The queue where the routine should be executed.
 - upper_lower
 -  
     
Specifies whether matrix C is upper or lower triangular. See Data Types for more details.
 - trans
 -  
     
Specifies op(A), the transposition operation applied to matrix A. Conjugation is never performed even if trans = transpose::conjtrans. See Data Types for more details.
 - n
 -  
     
Number of rows and columns of matrix C. Must be at least zero.
 - k
 -  
     
Number of columns of matrix op(A). Must be at least zero.
 - alpha
 -  
     
Scaling factor for the rank-k update.
 - a
 -  
     
Pointer to input matrix A. See Matrix Storage for more details.
trans = transpose::nontrans
trans = transpose::trans or trans = transpose::conjtrans
Column major
A is n x k matrix. Size of array a must be at least lda * k
A is k x n matrix. Size of array a must be at least lda * n
Row major
A is n x k matrix. Size of array a must be at least lda * n
A is k x n matrix. Size of array a must be at least lda * k
 - lda
 -  
     
Leading dimension of matrix A. Must be positive.

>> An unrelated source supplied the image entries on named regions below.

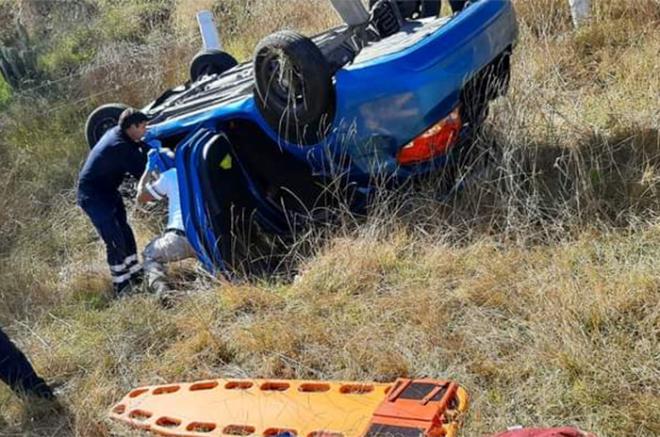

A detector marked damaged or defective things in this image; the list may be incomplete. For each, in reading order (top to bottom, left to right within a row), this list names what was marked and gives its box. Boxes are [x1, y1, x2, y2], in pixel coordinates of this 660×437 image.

overturned blue car [84, 0, 516, 272]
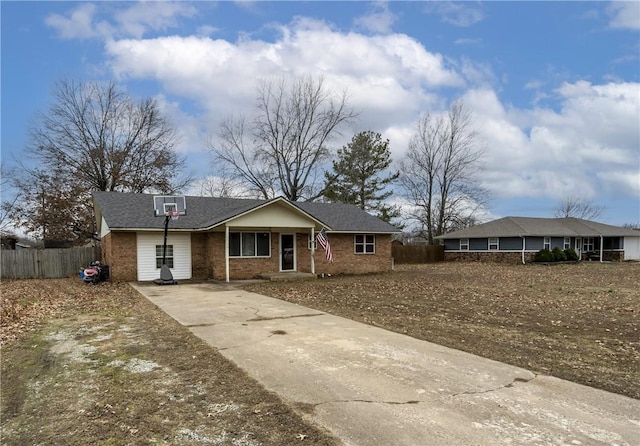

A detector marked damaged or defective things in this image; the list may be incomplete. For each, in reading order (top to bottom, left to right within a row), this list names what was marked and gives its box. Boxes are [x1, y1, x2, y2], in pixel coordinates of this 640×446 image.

crack in concrete [452, 372, 536, 398]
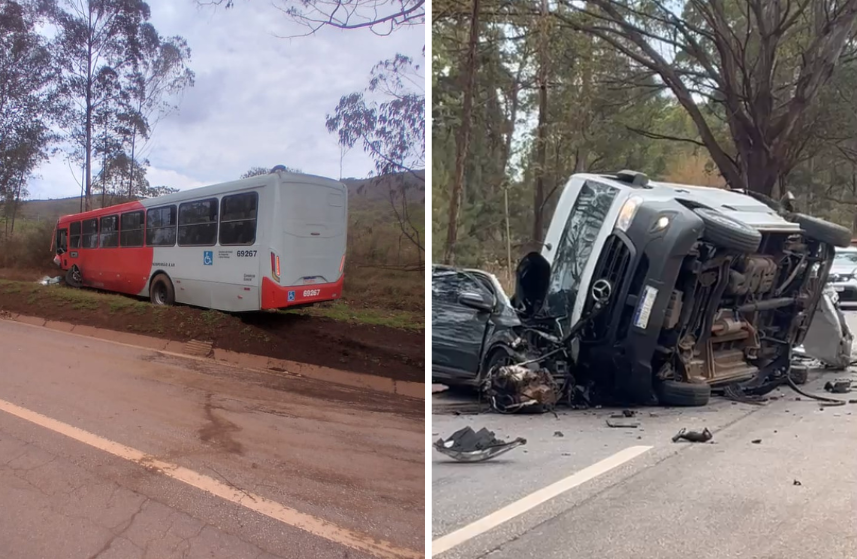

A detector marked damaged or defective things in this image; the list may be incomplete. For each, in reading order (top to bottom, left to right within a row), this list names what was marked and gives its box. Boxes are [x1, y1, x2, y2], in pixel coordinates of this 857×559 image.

overturned van [508, 171, 848, 406]
cracked asphalt [0, 320, 424, 559]
cracked asphalt [432, 312, 856, 556]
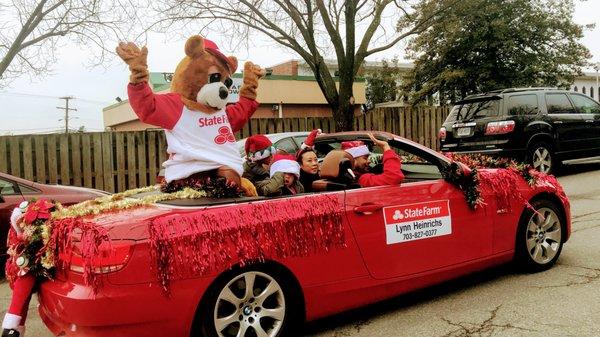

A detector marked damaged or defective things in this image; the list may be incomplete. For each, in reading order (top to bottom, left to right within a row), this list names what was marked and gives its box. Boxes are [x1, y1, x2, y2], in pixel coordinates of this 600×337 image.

road crack [440, 304, 536, 336]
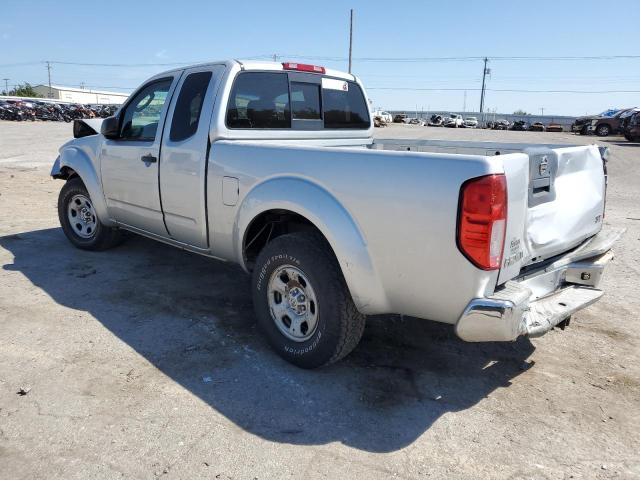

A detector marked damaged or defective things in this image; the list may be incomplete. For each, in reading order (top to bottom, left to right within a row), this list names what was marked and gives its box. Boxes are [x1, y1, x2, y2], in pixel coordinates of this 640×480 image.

wrecked vehicle [52, 60, 624, 368]
damaged rear bumper [456, 228, 624, 344]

trans = transpose::nontrans
trans = transpose::trans or trans = transpose::conjtrans
Column major
Must be at least n
Must be at least k
Row major
Must be at least k
Must be at least n
 - beta
 -  
     
Scaling factor for matrix C.
 - c
 -  
     
Pointer to input/output matrix C. Size of the array must be at least ldc * n. See Matrix Storage for more details.
 - ldc
 -  
     
Leading dimension of matrix C. Must be positive and at least n.
 - mode
 -  
     
Optional. Compute mode settings. See Compute Modes for more details.
 - dependencies
 -  
     
Optional. List of events to wait for before starting computation, if any. If omitted, defaults to no dependencies.
mode and dependencies may be omitted independently; it is not necessary to specify mode in order to provide dependencies.
 
Output Parameters
- c
 -  
     
Pointer to output matrix, overwritten by alpha * op(A) * op(A)T + beta * C.
 
Return Values
Output event to wait on to ensure computation is complete.